Choosing Maximum number of Background Points

2,624 views
Skip to first unread message

Lyn Howe

unread,
Aug 5, 2017, 10:19:54 PM8/5/17
to Maxent
I am working on a Species Distribution model, with only 50 presences. I have been unable to find much information on how to choose number of background points. The default is 10000, but I don't know if that will be optimal for such few presences. Any literature or advice on the matter would be very helpful.
Thanks in advance

Iman Momeni

unread,
Jan 5, 2018, 4:31:04 AM1/5/18
to Maxent


On Sunday, August 6, 2017 at 4:19:54 AM UTC+2, Lyn Howe wrote:
I am working on a Species Distribution model, with only 50 presences. I have been unable to find much information on how to choose number of background points. The default is 10000, but I don't know if that will be optimal for such few presences. Any literature or advice on the matter would be very helpful.
Thanks in advance

No solution yet?

Dimitris Poursanidis

unread,
Jan 5, 2018, 4:34:16 AM1/5/18
to max...@googlegroups.com
The number of 10.000 bg points is fine to use.
See the attached paper on that issue.

--
You received this message because you are subscribed to the Google Groups "Maxent" group.
To unsubscribe from this group and stop receiving emails from it, send an email to maxent+unsubscribe@googlegroups.com.
To post to this group, send email to max...@googlegroups.com.
Visit this group at https://groups.google.com/group/maxent.
For more options, visit https://groups.google.com/d/optout.

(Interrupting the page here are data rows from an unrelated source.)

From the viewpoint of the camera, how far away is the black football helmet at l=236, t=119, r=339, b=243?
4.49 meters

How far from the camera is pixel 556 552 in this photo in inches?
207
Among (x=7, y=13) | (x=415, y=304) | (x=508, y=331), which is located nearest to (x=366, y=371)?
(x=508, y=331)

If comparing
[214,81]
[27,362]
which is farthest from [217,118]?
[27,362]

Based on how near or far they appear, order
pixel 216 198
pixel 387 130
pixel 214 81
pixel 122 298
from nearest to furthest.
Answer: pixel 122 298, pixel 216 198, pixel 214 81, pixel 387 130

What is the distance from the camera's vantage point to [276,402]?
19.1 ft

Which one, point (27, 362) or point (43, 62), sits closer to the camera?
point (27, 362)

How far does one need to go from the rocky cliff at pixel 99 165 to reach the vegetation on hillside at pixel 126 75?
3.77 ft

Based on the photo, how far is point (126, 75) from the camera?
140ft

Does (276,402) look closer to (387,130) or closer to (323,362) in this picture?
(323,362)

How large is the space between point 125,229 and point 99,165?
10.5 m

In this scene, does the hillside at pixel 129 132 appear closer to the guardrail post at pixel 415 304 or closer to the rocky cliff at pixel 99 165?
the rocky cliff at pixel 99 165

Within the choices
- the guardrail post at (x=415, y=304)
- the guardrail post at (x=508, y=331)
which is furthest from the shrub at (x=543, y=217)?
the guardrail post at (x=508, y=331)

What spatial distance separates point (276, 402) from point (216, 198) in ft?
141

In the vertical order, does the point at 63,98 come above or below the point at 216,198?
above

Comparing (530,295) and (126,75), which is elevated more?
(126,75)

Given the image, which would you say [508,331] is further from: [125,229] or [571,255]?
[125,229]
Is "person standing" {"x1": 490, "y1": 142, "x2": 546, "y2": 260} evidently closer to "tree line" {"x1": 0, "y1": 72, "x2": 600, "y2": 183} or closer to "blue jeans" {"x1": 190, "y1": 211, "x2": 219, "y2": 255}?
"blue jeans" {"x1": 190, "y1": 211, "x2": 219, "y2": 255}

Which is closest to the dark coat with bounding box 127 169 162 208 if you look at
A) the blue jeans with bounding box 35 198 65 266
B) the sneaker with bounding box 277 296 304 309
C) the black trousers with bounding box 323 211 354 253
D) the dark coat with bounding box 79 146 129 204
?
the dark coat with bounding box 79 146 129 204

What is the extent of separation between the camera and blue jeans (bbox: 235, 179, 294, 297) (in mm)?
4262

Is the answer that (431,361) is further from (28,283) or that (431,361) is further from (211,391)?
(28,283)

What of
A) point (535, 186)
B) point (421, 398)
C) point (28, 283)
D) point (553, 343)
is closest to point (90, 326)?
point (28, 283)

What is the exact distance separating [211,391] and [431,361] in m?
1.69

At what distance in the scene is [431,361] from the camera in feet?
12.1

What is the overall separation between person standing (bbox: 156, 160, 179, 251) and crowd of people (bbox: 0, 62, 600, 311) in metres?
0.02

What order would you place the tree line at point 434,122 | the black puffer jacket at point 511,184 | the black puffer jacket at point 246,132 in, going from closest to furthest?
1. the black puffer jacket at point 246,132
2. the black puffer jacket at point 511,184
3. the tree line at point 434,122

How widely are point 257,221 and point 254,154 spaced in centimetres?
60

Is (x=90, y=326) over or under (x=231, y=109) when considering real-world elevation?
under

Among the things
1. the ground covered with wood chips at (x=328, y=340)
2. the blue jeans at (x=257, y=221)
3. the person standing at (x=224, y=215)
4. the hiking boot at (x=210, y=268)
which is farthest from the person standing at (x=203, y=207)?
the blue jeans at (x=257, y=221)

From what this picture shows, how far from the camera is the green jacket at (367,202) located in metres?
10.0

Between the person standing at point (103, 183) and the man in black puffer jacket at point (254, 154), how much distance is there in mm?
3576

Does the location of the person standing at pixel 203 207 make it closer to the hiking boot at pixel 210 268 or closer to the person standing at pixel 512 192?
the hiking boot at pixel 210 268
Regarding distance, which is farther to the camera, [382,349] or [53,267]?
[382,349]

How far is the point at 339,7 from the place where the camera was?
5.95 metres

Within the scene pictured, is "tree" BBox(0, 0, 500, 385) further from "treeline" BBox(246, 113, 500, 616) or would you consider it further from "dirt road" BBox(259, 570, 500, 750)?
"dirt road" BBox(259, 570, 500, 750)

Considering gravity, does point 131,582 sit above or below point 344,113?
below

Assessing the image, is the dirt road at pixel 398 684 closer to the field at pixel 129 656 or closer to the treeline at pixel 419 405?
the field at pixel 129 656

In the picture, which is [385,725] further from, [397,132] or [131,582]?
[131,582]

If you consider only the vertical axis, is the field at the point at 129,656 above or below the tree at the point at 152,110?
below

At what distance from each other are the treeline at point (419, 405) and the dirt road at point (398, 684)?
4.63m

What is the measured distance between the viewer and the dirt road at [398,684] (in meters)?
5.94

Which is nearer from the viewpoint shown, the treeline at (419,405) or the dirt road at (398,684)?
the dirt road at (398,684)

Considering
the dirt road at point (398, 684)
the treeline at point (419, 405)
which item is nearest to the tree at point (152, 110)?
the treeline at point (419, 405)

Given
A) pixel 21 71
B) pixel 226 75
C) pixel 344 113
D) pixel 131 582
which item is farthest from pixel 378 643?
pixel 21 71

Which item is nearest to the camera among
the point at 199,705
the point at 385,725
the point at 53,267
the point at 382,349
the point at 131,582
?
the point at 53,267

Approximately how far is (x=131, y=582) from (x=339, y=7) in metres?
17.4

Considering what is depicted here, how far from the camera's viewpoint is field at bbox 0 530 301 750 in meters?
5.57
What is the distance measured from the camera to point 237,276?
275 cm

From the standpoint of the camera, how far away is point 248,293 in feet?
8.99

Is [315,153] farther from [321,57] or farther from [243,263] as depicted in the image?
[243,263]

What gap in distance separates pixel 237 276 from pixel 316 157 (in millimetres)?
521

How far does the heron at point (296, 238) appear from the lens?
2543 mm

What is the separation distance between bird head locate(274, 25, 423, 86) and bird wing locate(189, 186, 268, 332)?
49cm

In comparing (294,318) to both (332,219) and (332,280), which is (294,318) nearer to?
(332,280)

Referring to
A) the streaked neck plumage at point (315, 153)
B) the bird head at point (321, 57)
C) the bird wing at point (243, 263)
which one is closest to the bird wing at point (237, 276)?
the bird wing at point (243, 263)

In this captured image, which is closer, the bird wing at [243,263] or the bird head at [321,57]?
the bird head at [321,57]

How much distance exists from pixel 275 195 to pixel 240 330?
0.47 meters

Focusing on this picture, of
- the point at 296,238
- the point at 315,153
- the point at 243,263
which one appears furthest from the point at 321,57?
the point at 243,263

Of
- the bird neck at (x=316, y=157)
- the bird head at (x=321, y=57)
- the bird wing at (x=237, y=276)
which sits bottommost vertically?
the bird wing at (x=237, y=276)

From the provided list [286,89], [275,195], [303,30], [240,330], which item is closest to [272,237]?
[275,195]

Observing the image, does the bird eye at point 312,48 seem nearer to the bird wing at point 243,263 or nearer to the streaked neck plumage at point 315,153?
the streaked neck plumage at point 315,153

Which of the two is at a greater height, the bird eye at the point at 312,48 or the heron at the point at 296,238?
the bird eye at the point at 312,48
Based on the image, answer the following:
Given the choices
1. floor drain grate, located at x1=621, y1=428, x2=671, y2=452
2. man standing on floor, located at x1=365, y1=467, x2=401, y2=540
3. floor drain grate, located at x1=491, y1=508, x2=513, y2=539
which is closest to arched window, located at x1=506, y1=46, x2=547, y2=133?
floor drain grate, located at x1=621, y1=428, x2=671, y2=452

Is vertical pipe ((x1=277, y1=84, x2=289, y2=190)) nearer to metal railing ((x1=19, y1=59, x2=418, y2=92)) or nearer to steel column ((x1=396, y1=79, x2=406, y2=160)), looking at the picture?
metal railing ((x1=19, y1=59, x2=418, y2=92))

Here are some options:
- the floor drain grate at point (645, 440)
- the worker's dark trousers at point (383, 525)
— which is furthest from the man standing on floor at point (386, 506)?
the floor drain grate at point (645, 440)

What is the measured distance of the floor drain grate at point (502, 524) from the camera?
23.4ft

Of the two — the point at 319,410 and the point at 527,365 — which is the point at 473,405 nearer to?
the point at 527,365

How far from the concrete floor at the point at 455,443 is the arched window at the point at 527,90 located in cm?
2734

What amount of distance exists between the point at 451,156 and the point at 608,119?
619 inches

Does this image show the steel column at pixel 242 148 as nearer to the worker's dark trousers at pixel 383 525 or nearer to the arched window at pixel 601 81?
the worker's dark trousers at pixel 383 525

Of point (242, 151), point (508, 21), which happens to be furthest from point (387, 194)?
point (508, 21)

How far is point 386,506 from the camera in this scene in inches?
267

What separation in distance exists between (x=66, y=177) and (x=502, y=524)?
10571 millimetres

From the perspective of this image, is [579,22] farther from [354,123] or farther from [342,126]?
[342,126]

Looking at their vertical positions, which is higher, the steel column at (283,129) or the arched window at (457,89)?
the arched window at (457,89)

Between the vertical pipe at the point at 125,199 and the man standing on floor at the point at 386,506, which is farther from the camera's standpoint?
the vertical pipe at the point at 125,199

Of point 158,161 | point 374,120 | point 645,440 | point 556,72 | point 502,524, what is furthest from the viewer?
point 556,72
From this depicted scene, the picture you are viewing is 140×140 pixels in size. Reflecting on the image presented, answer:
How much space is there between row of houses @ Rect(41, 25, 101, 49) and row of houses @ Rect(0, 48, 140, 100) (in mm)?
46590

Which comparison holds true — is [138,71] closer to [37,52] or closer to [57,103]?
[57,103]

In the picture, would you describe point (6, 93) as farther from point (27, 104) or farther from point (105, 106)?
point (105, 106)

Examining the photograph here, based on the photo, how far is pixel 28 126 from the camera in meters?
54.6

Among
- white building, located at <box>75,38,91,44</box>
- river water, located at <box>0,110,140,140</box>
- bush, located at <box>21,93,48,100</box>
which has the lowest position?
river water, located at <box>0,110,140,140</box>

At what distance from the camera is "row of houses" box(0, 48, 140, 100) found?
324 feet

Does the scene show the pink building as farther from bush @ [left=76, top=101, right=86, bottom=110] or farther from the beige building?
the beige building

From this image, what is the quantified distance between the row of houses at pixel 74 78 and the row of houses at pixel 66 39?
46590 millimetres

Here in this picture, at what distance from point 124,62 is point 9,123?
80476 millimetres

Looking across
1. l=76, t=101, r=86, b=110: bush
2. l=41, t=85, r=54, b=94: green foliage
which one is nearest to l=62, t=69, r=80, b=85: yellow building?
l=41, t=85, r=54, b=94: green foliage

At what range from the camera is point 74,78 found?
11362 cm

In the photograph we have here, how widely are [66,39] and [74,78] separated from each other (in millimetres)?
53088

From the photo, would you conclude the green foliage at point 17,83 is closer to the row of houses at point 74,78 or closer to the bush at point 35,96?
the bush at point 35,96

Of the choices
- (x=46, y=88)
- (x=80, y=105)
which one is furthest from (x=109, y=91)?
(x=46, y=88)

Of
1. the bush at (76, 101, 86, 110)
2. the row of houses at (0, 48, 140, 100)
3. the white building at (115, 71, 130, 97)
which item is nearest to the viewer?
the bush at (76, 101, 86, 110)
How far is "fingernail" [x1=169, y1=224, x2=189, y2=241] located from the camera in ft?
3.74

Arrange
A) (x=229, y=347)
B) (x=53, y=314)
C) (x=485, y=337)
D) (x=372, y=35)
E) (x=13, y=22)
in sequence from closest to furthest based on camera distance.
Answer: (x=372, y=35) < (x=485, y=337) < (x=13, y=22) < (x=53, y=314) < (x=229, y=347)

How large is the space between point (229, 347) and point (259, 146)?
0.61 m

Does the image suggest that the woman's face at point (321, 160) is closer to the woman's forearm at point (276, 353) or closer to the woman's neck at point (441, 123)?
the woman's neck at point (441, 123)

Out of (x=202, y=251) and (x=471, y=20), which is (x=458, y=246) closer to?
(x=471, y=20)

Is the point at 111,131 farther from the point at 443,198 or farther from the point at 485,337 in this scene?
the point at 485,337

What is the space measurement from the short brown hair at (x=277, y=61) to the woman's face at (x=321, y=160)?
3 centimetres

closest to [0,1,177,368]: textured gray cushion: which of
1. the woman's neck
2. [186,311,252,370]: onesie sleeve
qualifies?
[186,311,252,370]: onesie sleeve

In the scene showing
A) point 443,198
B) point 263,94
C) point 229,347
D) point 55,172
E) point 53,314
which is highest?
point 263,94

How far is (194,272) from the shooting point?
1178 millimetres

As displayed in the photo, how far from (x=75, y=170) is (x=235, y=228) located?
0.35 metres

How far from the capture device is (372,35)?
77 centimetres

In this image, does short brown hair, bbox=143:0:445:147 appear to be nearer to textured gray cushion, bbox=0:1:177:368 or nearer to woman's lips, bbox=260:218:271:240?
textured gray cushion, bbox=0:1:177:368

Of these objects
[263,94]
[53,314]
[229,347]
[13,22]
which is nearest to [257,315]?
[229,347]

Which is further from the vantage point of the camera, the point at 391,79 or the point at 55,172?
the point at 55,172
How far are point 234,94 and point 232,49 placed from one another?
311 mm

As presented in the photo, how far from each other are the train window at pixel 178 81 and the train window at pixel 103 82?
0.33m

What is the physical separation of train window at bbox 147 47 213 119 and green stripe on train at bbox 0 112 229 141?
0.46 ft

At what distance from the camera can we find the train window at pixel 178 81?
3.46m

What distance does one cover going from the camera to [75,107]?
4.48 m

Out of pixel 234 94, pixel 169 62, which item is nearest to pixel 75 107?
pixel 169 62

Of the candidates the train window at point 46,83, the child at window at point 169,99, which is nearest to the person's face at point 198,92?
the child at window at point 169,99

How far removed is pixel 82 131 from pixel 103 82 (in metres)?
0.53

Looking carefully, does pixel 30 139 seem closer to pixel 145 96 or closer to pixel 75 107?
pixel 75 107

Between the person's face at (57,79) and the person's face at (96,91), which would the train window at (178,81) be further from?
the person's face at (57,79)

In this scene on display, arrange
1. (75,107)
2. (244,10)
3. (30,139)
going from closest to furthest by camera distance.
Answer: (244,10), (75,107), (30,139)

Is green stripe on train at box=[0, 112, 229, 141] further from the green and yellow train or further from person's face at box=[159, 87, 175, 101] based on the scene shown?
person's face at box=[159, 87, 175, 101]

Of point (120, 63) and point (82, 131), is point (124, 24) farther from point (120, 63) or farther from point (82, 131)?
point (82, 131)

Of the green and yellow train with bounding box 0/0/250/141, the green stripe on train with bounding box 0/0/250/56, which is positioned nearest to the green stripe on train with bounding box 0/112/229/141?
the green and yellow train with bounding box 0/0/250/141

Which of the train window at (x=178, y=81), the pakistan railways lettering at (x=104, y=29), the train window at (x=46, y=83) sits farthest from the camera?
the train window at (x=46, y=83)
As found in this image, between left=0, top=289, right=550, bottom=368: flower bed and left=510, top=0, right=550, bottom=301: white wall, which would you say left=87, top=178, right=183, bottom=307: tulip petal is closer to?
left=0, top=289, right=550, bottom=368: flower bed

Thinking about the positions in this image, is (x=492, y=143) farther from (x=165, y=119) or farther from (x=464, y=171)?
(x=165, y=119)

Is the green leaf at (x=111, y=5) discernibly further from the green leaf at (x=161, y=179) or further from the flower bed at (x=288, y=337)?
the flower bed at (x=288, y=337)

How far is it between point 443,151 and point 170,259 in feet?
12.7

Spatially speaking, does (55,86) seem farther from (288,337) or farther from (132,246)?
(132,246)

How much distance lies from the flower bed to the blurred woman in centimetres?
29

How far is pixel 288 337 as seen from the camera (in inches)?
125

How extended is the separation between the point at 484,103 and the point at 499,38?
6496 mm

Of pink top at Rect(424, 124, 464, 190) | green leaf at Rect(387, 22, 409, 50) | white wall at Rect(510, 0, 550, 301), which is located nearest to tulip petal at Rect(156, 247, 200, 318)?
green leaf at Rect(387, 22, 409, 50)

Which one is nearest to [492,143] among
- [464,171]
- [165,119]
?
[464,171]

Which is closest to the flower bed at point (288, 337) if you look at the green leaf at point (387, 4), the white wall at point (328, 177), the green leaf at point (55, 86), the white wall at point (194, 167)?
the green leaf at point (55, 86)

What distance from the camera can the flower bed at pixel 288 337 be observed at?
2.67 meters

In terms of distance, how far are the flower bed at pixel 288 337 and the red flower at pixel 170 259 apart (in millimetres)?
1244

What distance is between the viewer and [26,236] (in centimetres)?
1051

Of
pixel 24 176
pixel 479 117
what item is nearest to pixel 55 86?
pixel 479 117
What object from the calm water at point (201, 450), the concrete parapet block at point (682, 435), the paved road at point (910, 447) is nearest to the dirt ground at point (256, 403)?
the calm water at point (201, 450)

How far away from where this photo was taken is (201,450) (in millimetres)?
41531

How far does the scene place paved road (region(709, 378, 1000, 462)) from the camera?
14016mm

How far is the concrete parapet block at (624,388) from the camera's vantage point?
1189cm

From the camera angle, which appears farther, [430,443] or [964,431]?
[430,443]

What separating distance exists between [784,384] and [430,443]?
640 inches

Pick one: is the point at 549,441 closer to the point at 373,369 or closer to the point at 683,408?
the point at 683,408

Selecting pseudo-absences for species distribution.pdf

Iman Momeni

unread,
Jan 5, 2018, 5:39:58 AM1/5/18
to Maxent
Thank you Dimitris
But in this paper 10000 is the maximum number of background points which they evaluated.
What about 20000 or 30000 points?


On Friday, January 5, 2018 at 10:34:16 AM UTC+1, Dimitris Poursanidis wrote:
The number of 10.000 bg points is fine to use.
See the attached paper on that issue.
On 5 January 2018 at 11:31, Iman Momeni <momen...@gmail.com> wrote:


On Sunday, August 6, 2017 at 4:19:54 AM UTC+2, Lyn Howe wrote:
I am working on a Species Distribution model, with only 50 presences. I have been unable to find much information on how to choose number of background points. The default is 10000, but I don't know if that will be optimal for such few presences. Any literature or advice on the matter would be very helpful.
Thanks in advance

No solution yet?

--
You received this message because you are subscribed to the Google Groups "Maxent" group.
To unsubscribe from this group and stop receiving emails from it, send an email to maxent+un...@googlegroups.com.

Dimitris Poursanidis

unread,
Jan 5, 2018, 5:43:16 AM1/5/18
to max...@googlegroups.com
Try and see

Also keep in mind that at each cell only one bg point is placed - thus you can see the number of cells of your raster files and see how many can fit.
To unsubscribe from this group and stop receiving emails from it, send an email to maxent+unsubscribe@googlegroups.com.

Iman Momeni

unread,
Jan 5, 2018, 5:46:31 AM1/5/18
to Maxent
Thanks

Weverton Carlos

unread,
Jan 5, 2018, 3:44:10 PM1/5/18
to Maxent

The more background points you set, the higher will be the entropy of the model. Therefore, the distribution will be more spread out.

You can mark the option "Write background predictions" in Experimental settings to get a file with the points randomly selected to represent the background. This file can  be useful to do an analyze to see if the randomly points are a good representation of the environmental variables. If it's not, you should increase the number of background points.

Kaija Gahm

unread,
Jan 11, 2018, 3:27:47 PM1/11/18
to Maxent
I'm facing a similar problem in choosing the number of background points to use. One thing that I'm trying is to run a bunch of models (same presence data each time), each with a different number of background points (1000 through 20000 in increments of 500, say) and calculate AUC for each model using 10-fold cross-validation. 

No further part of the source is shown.